# WORK TASK
Each record that follows must be given again without alteration.

─── DATA LISTING

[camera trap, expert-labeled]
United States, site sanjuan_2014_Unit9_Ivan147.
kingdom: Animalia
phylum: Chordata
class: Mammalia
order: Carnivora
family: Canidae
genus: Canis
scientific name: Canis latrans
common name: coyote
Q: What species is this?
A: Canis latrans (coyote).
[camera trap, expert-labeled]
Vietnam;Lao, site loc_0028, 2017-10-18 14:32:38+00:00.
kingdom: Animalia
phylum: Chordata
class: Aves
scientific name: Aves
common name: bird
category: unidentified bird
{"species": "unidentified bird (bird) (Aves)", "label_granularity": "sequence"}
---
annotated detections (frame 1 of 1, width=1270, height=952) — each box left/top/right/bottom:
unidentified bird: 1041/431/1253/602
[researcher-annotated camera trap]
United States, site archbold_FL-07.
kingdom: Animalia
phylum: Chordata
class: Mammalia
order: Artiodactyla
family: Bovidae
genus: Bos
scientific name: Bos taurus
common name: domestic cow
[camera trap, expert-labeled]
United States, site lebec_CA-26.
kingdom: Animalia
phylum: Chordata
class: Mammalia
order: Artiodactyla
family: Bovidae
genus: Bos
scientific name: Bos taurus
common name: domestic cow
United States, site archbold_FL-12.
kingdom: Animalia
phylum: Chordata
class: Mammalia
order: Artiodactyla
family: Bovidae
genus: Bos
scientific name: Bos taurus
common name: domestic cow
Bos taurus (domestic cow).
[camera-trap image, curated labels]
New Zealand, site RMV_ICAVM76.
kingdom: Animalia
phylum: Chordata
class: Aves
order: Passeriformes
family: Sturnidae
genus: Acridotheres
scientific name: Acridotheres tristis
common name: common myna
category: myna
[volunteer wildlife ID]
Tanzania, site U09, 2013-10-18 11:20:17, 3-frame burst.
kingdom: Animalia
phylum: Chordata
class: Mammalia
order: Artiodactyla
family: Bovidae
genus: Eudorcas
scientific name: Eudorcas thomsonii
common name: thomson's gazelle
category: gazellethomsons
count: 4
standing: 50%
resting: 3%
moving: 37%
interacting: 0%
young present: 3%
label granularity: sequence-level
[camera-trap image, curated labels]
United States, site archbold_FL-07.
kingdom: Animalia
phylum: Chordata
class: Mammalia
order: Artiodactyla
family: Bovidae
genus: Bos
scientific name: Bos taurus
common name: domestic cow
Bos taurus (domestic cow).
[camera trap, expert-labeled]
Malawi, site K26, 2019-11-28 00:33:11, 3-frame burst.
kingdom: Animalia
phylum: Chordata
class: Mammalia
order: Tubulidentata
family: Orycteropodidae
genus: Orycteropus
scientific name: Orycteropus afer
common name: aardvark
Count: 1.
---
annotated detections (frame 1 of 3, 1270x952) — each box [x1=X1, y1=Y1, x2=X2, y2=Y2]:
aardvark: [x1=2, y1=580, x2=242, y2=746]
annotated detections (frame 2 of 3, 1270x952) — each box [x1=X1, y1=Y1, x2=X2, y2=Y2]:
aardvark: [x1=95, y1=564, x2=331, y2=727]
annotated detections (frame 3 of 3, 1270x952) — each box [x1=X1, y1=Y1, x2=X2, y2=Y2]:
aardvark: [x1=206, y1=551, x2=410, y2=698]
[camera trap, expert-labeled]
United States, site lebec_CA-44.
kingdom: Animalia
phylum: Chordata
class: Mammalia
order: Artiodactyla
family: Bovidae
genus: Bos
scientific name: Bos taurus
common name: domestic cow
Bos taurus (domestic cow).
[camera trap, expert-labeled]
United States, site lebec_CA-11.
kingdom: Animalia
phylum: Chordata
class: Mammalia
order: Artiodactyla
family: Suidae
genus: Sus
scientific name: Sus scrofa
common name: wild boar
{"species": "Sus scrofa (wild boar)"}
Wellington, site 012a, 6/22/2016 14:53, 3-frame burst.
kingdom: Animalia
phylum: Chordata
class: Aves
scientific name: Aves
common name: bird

──────

# FINISHED TASK
[camera trap, expert-labeled]
United States, site sanjuan_2014_Unit9_Ivan147.
kingdom: Animalia
phylum: Chordata
class: Mammalia
order: Carnivora
family: Canidae
genus: Canis
scientific name: Canis latrans
common name: coyote
Q: What species is this?
A: Canis latrans (coyote).
[camera trap, expert-labeled]
Vietnam;Lao, site loc_0028, 2017-10-18 14:32:38+00:00.
kingdom: Animalia
phylum: Chordata
class: Aves
scientific name: Aves
common name: bird
category: unidentified bird
{"species": "unidentified bird (bird) (Aves)", "label_granularity": "sequence"}
---
annotated detections (frame 1 of 1, width=1270, height=952) — each box left/top/right/bottom:
unidentified bird: 1041/431/1253/602
[researcher-annotated camera trap]
United States, site archbold_FL-07.
kingdom: Animalia
phylum: Chordata
class: Mammalia
order: Artiodactyla
family: Bovidae
genus: Bos
scientific name: Bos taurus
common name: domestic cow
[camera trap, expert-labeled]
United States, site lebec_CA-26.
kingdom: Animalia
phylum: Chordata
class: Mammalia
order: Artiodactyla
family: Bovidae
genus: Bos
scientific name: Bos taurus
common name: domestic cow
United States, site archbold_FL-12.
kingdom: Animalia
phylum: Chordata
class: Mammalia
order: Artiodactyla
family: Bovidae
genus: Bos
scientific name: Bos taurus
common name: domestic cow
Bos taurus (domestic cow).
[camera-trap image, curated labels]
New Zealand, site RMV_ICAVM76.
kingdom: Animalia
phylum: Chordata
class: Aves
order: Passeriformes
family: Sturnidae
genus: Acridotheres
scientific name: Acridotheres tristis
common name: common myna
category: myna
[volunteer wildlife ID]
Tanzania, site U09, 2013-10-18 11:20:17, 3-frame burst.
kingdom: Animalia
phylum: Chordata
class: Mammalia
order: Artiodactyla
family: Bovidae
genus: Eudorcas
scientific name: Eudorcas thomsonii
common name: thomson's gazelle
category: gazellethomsons
count: 4
standing: 50%
resting: 3%
moving: 37%
interacting: 0%
young present: 3%
label granularity: sequence-level
[camera-trap image, curated labels]
United States, site archbold_FL-07.
kingdom: Animalia
phylum: Chordata
class: Mammalia
order: Artiodactyla
family: Bovidae
genus: Bos
scientific name: Bos taurus
common name: domestic cow
Bos taurus (domestic cow).
[camera trap, expert-labeled]
Malawi, site K26, 2019-11-28 00:33:11, 3-frame burst.
kingdom: Animalia
phylum: Chordata
class: Mammalia
order: Tubulidentata
family: Orycteropodidae
genus: Orycteropus
scientific name: Orycteropus afer
common name: aardvark
Count: 1.
---
annotated detections (frame 1 of 3, 1270x952) — each box [x1=X1, y1=Y1, x2=X2, y2=Y2]:
aardvark: [x1=2, y1=580, x2=242, y2=746]
annotated detections (frame 2 of 3, 1270x952) — each box [x1=X1, y1=Y1, x2=X2, y2=Y2]:
aardvark: [x1=95, y1=564, x2=331, y2=727]
annotated detections (frame 3 of 3, 1270x952) — each box [x1=X1, y1=Y1, x2=X2, y2=Y2]:
aardvark: [x1=206, y1=551, x2=410, y2=698]
[camera trap, expert-labeled]
United States, site lebec_CA-44.
kingdom: Animalia
phylum: Chordata
class: Mammalia
order: Artiodactyla
family: Bovidae
genus: Bos
scientific name: Bos taurus
common name: domestic cow
Bos taurus (domestic cow).
[camera trap, expert-labeled]
United States, site lebec_CA-11.
kingdom: Animalia
phylum: Chordata
class: Mammalia
order: Artiodactyla
family: Suidae
genus: Sus
scientific name: Sus scrofa
common name: wild boar
{"species": "Sus scrofa (wild boar)"}
Wellington, site 012a, 6/22/2016 14:53, 3-frame burst.
kingdom: Animalia
phylum: Chordata
class: Aves
scientific name: Aves
common name: bird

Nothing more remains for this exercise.